During the FET Proactive DREAM project (http://dream.isir.upmc.fr/) has been defined an approach for adaptive robotics based on open-ended learning. The main goal is to allow a robot to learn without requiring a careful preparation by an expert. This approach raises many challenges, notably learning with sparse reward, representation learning (for states and actions), model learning and exploitation, transfer learning, meta-learning and generalization. These topics are considered in simulation, but also on real robotics setup, notably in the context of grasping.

Missions:

This position aims at contributing to these topics in the context of several European projects, in particular SoftManBot, Corsmal, INDEX and Learn2Grasp. Calling upon previous works in the research team, the proposed approaches need to be easy to adapt to different robotic platforms and will thus be applied to different robots (Panda arm from Franka-Emika, Baxter, PR2 or TIAGO, for instance).

Required profile:

Candidates for the position must have a PhD degree in machine learning or related field in which robotics applications (either simulated or real) have been considered.

Required skills:

An excellent background is expected in machine learning as well as an experience in robotics.

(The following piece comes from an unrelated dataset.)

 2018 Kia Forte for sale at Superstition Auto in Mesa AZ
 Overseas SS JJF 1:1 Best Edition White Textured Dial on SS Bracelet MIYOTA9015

Excellent programming skills in Python are expected.

General Information: 

  • Position Type: Post-doctoral researcher
  • Contract duration: 24 months
  • Level of education required: PhD
  • Remuneration : Remuneration according to experience
  • Location: ISIR (Institut des Systèmes Intelligents et de Robotique), Campus Pierre et Marie Curie, 4 place Jussieu, 75005 Paris.

Contact person: 

  • Stephane Doncieux
  • stephane.doncieux(at)sorbonne-universite.fr
  • Send your application by email, with a CV and a cover letter.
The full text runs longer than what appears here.